*Written task*. Copy the entries below, changing each "jagged rock outcrop" to "rocky cliff" and keeping everything else the same.

*Exercise data*.

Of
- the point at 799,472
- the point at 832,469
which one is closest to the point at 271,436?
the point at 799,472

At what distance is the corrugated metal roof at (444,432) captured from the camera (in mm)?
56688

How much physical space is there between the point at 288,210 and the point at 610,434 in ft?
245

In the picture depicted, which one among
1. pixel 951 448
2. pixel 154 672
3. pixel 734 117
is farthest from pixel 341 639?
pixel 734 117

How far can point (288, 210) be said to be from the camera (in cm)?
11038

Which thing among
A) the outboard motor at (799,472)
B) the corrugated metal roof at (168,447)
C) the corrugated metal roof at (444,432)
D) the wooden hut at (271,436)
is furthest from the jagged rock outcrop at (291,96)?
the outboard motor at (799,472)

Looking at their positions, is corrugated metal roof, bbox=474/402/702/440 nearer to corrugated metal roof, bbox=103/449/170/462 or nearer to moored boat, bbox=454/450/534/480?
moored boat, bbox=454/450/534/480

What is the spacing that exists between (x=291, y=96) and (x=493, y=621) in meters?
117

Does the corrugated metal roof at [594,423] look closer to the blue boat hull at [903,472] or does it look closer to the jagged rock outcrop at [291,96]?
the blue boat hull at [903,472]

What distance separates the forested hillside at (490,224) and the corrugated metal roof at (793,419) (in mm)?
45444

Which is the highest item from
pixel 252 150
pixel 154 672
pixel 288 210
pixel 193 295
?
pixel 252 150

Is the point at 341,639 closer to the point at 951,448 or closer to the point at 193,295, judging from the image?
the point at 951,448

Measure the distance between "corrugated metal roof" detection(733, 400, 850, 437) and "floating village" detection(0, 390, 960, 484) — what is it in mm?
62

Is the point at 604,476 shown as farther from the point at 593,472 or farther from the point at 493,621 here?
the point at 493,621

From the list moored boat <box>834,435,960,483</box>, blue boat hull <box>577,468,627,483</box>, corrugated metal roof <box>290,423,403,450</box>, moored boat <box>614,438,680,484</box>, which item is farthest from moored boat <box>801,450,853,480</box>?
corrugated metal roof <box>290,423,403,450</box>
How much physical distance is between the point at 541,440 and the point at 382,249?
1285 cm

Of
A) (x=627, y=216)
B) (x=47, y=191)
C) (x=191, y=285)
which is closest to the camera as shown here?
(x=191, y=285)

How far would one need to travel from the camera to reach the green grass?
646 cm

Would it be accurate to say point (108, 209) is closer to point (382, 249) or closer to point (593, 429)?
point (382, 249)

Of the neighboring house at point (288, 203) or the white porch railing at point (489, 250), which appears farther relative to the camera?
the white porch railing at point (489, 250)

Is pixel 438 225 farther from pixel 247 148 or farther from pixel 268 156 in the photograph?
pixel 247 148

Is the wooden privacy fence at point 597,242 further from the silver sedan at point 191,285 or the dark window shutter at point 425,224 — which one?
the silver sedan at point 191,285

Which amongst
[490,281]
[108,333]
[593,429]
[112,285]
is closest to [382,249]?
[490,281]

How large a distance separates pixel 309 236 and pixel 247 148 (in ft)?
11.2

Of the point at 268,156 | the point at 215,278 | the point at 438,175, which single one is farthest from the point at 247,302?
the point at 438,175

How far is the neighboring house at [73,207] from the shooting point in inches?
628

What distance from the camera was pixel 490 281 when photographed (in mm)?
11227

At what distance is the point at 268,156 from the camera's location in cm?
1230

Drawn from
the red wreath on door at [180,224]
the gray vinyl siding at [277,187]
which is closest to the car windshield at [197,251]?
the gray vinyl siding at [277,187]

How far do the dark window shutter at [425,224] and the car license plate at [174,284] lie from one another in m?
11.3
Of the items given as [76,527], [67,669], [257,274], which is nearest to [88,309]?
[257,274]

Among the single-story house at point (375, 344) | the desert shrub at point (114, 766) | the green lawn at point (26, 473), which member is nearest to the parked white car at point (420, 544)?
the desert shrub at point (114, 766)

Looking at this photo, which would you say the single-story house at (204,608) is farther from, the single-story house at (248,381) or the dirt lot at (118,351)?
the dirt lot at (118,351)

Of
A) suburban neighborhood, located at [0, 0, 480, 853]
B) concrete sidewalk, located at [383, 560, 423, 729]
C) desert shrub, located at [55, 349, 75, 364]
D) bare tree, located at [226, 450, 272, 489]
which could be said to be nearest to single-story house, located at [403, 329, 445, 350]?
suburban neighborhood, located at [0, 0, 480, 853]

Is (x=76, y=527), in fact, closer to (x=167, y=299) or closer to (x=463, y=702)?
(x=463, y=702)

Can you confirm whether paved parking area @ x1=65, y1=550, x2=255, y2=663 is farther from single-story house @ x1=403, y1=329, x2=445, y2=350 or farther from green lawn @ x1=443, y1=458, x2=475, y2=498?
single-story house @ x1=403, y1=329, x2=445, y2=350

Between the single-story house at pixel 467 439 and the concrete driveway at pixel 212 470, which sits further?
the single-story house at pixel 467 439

*Solution to the exercise*.
Of
- the point at 799,472
- the point at 832,469
which one is closest to the point at 271,436?
the point at 799,472

At what distance is the corrugated metal roof at (444,432) captured from the camera (in mm)?
56688

How much physical space is there between the point at 288,210 and the point at 610,434 in ft?
245

In the picture depicted, which one among
1. pixel 951 448
2. pixel 154 672
3. pixel 734 117
is farthest from pixel 341 639?
pixel 734 117

How far can point (288, 210) be said to be from the camera (in cm)?
11038

Which thing among
A) the outboard motor at (799,472)
B) the corrugated metal roof at (168,447)
C) the corrugated metal roof at (444,432)
D) the wooden hut at (271,436)
is furthest from the rocky cliff at (291,96)?
the outboard motor at (799,472)

Looking at their positions, is corrugated metal roof, bbox=474/402/702/440 nearer to corrugated metal roof, bbox=103/449/170/462 or nearer to moored boat, bbox=454/450/534/480?
moored boat, bbox=454/450/534/480

What is the spacing that exists between (x=291, y=96) and (x=493, y=621) in meters?
117

Does the corrugated metal roof at [594,423] look closer to the blue boat hull at [903,472] or does it look closer to the rocky cliff at [291,96]?
the blue boat hull at [903,472]

What distance separates the forested hillside at (490,224) and the corrugated metal roof at (793,419) (in mm)?
45444

Which is the highest item from
pixel 252 150
pixel 154 672
pixel 288 210
pixel 193 295
?
pixel 252 150

Is the point at 341,639 closer to the point at 951,448 or closer to the point at 193,295, judging from the image?
the point at 951,448

Measure the distance between "corrugated metal roof" detection(733, 400, 850, 437) and "floating village" detection(0, 390, 960, 484) — what is it in mm?
62

Is the point at 604,476 shown as farther from the point at 593,472 or farther from the point at 493,621 here?
the point at 493,621

From the list moored boat <box>834,435,960,483</box>, blue boat hull <box>577,468,627,483</box>, corrugated metal roof <box>290,423,403,450</box>, moored boat <box>614,438,680,484</box>, which item is farthest from moored boat <box>801,450,853,480</box>?
corrugated metal roof <box>290,423,403,450</box>
How much physical distance is between the point at 541,440 and the point at 382,249?
1285 cm

Of
A) (x=627, y=216)
B) (x=47, y=191)
C) (x=191, y=285)
which is closest to the camera as shown here?
(x=191, y=285)

How far would one need to travel from the camera to reach the green grass?
646 cm

Would it be accurate to say point (108, 209) is closer to point (382, 249) or closer to point (593, 429)?
point (382, 249)

Of the neighboring house at point (288, 203) or the white porch railing at point (489, 250), which appears farther relative to the camera?
the white porch railing at point (489, 250)

Is pixel 438 225 farther from pixel 247 148 or farther from pixel 268 156 in the photograph?
pixel 247 148

Is the wooden privacy fence at point 597,242 further from the silver sedan at point 191,285 or the dark window shutter at point 425,224 — which one?
the silver sedan at point 191,285

Which amongst
[490,281]
[108,333]
[593,429]
[112,285]
is closest to [382,249]?
[490,281]

How large a distance separates pixel 309 236 and pixel 247 148 (in ft)?
11.2

Of the point at 268,156 | the point at 215,278 | the point at 438,175, which single one is farthest from the point at 247,302?
the point at 438,175

How far is the neighboring house at [73,207] from the shooting point in inches?
628

What distance from the camera was pixel 490 281 when photographed (in mm)?
11227

At what distance is the point at 268,156 from the camera's location in cm?
1230

Drawn from
the red wreath on door at [180,224]
the gray vinyl siding at [277,187]
which is closest to the car windshield at [197,251]?
the gray vinyl siding at [277,187]

How far do the dark window shutter at [425,224] and the car license plate at [174,284] lie from one another in m?
11.3
Of the items given as [76,527], [67,669], [257,274], which is nearest to [88,309]?
[257,274]

Among the single-story house at point (375, 344) | the desert shrub at point (114, 766) | the green lawn at point (26, 473), which member is nearest to the parked white car at point (420, 544)?
the desert shrub at point (114, 766)

Looking at this photo, which would you say the single-story house at (204,608) is farther from, the single-story house at (248,381) or the dirt lot at (118,351)?
the dirt lot at (118,351)

Of
A) suburban neighborhood, located at [0, 0, 480, 853]
B) concrete sidewalk, located at [383, 560, 423, 729]
C) desert shrub, located at [55, 349, 75, 364]
D) bare tree, located at [226, 450, 272, 489]
which could be said to be nearest to single-story house, located at [403, 329, 445, 350]?
suburban neighborhood, located at [0, 0, 480, 853]

Is (x=76, y=527), in fact, closer to (x=167, y=299) or closer to (x=463, y=702)?
(x=463, y=702)

Can you confirm whether paved parking area @ x1=65, y1=550, x2=255, y2=663 is farther from single-story house @ x1=403, y1=329, x2=445, y2=350 or farther from green lawn @ x1=443, y1=458, x2=475, y2=498?
single-story house @ x1=403, y1=329, x2=445, y2=350

Between the single-story house at pixel 467 439 and the concrete driveway at pixel 212 470, which sits further?
the single-story house at pixel 467 439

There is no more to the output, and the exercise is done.